At the beginning of the 21st Century monsters still roam the remote, and sometimes not so remote, corners of our planet. It is our job to search for them. The Centre for Fortean Zoology [CFZ] is - we believe - the largest professional, scientific and full-time organisation in the world dedicated to cryptozoology - the study of unknown animals. Since 1992 the CFZ has carried out an unparalleled programme of research and investigation all over the world. Since 2009 we have been running the increasingly popular CFZ Blog Network, and although there has been an American branch of the CFZ for over ten years now, it is only now that it has a dedicated blog.

Tuesday 20 May 2014


Combat with troll
The trouble with troll is that the term is so widely used and can mean different things to different people.  It is better avoideed as a term by cryptozoologists, unless they find themselves in a situation where no other term will suffice.  Amongst the early Scandinavians troll was a word used for a giant, but to qualify as a troll it had to be an evil giant.  In the Middle Ages the word was held to denote a species different from giants, but it still seems to have been conceived as gigantic and humanoid.  In modern Swedish and Danish folklore, it signifies one of the Little People, but it can also to be used to mean supernatural beings generally.  Its meaning of giant is preserved in Norway.

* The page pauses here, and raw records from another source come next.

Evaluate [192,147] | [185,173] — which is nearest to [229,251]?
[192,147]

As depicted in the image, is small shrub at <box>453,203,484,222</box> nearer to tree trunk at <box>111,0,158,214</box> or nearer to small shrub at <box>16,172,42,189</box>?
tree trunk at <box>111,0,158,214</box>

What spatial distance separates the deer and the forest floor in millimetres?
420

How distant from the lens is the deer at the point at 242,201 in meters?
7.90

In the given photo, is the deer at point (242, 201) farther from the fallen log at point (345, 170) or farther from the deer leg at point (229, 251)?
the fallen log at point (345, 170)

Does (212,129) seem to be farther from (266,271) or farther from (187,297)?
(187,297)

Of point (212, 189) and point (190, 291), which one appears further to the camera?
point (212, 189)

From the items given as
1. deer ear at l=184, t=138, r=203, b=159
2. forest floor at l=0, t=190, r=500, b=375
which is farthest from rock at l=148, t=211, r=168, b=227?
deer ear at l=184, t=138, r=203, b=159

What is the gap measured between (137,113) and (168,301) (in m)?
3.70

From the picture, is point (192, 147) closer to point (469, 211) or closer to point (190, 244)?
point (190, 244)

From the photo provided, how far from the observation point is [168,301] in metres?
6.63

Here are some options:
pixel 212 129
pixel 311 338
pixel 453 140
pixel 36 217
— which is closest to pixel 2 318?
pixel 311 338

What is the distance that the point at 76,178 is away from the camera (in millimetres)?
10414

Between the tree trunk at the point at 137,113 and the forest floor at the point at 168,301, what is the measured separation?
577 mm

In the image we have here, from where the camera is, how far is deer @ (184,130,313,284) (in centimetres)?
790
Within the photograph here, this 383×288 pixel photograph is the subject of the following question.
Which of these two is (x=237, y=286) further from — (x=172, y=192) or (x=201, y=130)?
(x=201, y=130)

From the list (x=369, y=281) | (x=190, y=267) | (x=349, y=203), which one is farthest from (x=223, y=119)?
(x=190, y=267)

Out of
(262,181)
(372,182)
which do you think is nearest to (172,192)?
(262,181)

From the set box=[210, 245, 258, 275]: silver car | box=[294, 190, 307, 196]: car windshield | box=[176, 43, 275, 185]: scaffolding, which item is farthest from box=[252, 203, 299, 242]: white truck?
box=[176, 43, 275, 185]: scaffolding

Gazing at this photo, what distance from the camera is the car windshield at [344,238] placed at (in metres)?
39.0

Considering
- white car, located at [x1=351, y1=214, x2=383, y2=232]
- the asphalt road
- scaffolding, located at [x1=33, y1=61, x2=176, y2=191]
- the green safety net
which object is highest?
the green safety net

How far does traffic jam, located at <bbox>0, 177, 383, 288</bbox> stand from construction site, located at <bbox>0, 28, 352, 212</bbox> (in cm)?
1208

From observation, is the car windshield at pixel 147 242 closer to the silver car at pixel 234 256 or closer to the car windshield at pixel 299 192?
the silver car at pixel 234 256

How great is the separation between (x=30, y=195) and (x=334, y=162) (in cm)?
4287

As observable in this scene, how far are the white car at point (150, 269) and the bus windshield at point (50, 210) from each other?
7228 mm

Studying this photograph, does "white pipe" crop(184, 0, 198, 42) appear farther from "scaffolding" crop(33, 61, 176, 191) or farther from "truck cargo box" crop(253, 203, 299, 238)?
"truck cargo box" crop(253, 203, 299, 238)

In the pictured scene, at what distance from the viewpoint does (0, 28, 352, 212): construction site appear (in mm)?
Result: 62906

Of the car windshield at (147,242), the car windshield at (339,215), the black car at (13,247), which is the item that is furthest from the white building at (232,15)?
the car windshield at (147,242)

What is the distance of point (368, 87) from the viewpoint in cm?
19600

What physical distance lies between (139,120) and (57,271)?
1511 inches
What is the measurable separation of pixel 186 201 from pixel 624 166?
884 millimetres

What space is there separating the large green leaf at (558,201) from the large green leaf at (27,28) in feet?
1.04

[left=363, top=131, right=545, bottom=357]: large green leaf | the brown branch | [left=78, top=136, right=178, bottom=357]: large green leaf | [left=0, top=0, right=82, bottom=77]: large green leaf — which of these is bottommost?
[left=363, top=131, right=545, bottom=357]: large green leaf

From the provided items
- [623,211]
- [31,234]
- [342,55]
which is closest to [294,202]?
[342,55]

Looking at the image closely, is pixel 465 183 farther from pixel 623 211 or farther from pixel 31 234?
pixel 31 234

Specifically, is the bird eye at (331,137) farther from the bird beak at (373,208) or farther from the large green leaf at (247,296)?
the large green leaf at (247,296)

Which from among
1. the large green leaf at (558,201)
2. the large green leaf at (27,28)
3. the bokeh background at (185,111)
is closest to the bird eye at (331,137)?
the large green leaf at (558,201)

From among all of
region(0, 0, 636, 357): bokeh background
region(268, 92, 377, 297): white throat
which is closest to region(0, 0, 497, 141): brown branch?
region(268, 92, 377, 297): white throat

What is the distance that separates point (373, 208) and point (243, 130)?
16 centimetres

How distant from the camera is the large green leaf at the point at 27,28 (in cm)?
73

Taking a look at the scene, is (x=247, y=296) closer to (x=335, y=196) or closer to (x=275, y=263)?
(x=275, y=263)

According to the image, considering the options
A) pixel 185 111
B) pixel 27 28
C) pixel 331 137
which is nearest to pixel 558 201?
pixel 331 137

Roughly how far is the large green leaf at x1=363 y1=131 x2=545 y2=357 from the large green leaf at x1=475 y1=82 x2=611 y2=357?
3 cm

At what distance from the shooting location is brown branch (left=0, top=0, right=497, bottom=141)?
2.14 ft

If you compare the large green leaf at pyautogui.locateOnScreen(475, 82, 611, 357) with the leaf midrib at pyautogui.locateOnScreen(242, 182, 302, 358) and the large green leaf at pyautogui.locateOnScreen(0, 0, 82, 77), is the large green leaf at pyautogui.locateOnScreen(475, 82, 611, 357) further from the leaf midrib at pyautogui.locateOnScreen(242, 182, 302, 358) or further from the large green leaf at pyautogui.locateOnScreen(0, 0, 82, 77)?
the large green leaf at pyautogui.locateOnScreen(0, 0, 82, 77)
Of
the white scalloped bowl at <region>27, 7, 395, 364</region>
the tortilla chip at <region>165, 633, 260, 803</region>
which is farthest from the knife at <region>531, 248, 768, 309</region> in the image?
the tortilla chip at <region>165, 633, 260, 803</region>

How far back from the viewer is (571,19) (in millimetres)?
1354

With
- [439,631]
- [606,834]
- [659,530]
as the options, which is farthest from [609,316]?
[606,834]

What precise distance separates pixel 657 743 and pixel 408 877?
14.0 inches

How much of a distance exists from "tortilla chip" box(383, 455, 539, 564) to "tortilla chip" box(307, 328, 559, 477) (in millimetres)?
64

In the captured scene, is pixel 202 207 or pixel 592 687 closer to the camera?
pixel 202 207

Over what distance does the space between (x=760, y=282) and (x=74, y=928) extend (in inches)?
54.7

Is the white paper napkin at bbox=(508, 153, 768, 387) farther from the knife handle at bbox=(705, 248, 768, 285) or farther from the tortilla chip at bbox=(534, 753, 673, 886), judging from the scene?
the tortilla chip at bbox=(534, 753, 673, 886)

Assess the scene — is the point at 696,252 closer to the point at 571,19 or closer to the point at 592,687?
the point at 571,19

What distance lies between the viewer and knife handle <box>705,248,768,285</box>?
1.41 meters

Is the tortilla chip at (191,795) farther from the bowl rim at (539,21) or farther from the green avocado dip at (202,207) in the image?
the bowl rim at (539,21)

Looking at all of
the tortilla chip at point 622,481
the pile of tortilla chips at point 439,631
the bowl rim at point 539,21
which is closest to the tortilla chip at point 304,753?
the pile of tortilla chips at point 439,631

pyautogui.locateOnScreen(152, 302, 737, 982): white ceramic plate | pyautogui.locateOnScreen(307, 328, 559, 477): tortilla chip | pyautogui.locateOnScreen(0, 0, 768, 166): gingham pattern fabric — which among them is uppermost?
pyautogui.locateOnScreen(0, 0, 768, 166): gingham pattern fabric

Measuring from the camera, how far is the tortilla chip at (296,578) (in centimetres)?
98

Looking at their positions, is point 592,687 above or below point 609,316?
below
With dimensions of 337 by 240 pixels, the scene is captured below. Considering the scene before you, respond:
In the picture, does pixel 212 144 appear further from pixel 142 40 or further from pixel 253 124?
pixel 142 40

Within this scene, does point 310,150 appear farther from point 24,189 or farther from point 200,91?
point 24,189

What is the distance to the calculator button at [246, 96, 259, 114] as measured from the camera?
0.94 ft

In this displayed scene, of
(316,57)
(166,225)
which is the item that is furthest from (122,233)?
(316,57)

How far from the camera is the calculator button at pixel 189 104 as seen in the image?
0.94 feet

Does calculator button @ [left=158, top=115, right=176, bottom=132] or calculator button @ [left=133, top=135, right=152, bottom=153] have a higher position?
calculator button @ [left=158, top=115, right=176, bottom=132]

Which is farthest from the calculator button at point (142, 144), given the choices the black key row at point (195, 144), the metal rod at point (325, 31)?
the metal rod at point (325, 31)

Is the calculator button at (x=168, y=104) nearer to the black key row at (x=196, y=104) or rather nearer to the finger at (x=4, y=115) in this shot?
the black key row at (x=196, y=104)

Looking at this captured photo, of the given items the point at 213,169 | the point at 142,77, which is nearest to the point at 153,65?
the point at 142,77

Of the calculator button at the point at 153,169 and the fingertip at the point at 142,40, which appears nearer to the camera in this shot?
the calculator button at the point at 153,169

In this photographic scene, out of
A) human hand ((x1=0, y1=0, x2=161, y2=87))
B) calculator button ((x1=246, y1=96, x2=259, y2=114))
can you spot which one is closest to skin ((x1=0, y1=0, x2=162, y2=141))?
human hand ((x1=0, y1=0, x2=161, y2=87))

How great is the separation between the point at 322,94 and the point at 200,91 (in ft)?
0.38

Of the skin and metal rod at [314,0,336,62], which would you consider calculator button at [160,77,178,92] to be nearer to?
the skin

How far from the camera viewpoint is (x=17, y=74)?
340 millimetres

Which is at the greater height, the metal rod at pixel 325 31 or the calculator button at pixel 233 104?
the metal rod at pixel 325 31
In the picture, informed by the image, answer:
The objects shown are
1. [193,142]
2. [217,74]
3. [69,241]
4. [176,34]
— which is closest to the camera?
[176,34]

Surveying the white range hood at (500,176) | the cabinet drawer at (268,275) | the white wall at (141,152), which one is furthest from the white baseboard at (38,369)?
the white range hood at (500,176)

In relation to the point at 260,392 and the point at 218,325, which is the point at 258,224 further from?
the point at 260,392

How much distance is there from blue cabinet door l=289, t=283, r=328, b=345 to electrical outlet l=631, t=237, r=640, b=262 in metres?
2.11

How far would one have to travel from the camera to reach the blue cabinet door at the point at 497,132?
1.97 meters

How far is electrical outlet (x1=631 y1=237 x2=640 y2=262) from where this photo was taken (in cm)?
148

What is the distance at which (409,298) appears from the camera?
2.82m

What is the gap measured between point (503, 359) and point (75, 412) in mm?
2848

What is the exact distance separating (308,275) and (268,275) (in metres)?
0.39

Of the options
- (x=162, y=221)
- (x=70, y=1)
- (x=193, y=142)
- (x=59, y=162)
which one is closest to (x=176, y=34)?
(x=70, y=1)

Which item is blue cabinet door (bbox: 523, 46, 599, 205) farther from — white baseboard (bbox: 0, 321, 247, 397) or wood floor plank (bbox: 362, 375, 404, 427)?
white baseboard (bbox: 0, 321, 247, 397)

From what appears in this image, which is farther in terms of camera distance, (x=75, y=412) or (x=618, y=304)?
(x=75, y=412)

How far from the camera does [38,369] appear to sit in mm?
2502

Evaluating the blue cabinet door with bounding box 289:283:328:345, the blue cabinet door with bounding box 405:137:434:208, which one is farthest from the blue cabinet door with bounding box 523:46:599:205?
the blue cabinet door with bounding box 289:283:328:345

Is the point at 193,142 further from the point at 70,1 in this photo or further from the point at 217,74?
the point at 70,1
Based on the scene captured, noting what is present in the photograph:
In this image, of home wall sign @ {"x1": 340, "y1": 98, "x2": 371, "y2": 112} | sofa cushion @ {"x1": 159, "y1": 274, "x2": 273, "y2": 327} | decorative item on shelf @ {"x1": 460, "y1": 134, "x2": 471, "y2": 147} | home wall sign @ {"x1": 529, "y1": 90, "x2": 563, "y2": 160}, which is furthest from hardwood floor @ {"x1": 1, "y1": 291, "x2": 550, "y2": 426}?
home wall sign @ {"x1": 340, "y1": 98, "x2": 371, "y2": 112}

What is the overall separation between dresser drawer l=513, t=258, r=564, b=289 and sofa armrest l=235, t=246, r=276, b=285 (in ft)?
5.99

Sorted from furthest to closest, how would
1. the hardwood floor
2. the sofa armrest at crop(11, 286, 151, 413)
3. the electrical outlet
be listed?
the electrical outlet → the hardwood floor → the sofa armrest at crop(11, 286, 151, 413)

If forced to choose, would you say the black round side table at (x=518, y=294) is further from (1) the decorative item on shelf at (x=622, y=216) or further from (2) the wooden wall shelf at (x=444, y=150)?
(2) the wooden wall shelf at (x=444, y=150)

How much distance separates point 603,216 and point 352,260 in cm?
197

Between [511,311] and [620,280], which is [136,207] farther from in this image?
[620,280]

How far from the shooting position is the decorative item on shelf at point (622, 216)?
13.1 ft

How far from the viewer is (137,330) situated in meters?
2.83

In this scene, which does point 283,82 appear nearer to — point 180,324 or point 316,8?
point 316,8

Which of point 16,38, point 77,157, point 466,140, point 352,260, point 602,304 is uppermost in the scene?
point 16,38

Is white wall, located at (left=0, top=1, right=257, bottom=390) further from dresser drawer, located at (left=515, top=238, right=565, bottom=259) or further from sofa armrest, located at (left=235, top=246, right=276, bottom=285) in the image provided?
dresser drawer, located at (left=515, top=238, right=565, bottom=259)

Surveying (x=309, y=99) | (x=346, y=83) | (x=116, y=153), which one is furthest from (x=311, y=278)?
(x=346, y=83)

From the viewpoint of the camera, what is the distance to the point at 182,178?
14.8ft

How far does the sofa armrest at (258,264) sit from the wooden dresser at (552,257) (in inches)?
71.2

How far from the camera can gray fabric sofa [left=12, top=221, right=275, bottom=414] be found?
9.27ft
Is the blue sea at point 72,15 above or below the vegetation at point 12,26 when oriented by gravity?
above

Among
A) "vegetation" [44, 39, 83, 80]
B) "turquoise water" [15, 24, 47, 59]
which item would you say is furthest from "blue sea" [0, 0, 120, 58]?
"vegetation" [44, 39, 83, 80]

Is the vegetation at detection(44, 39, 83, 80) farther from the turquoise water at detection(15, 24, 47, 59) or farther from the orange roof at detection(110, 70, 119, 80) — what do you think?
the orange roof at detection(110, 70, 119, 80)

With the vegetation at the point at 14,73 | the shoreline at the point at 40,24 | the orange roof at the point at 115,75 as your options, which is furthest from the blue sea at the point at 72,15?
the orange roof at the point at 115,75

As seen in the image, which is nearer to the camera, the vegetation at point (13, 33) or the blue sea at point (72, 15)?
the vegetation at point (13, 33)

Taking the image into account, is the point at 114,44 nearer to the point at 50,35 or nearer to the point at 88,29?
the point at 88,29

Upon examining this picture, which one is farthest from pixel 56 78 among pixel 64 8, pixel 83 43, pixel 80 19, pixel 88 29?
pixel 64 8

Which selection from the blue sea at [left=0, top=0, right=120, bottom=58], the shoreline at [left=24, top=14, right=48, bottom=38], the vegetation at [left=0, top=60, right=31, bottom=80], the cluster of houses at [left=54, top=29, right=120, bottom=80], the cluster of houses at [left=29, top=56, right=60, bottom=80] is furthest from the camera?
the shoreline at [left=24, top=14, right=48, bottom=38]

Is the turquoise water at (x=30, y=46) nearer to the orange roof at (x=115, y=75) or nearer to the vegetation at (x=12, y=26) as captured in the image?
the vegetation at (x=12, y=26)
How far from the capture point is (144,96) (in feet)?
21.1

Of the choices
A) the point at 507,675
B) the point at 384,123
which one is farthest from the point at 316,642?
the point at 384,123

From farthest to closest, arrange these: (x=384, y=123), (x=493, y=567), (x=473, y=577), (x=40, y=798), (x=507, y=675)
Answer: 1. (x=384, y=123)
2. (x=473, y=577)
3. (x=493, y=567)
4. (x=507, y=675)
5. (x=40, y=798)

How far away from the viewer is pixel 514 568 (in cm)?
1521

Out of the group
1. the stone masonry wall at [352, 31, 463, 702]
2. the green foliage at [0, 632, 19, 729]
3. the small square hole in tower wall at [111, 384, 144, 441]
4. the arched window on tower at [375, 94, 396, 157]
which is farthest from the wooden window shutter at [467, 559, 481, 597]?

The word may originally been connected with magic, as you have such words as Old Norse trollmann, 'wizard', and trolldomr, 'witchcraft'.  Some traditions say they cannot stand sunlight, if caught out at daybreak they will transform into inanimate matter.  An ultimate root of the word has been suggested meaning 'trundler', giving the impression of an uncouth creature.  Trolls have also been referred to in the form of bulls, boars and even ordinary humans.

Trolls were supposed to live in groups rather than singly.  In fact, one must bear in mind the belief in wildmen that is found in folklore all over Europe and even ask if trolls have any connection with bigfoot-type creatures.  Did such creatures actually exist outside imagination?

In 1407 James Egelinus, a Scotsman, was shipwrecked on the Norwegian coast.  There he saw wildmen and was told by the local humans that they would raid human houses and devour human captives, but could be driven off by dogs.  Just what Egelinus encountered remains a mystery.

Trolls were reported in Iceland in the 18th Century.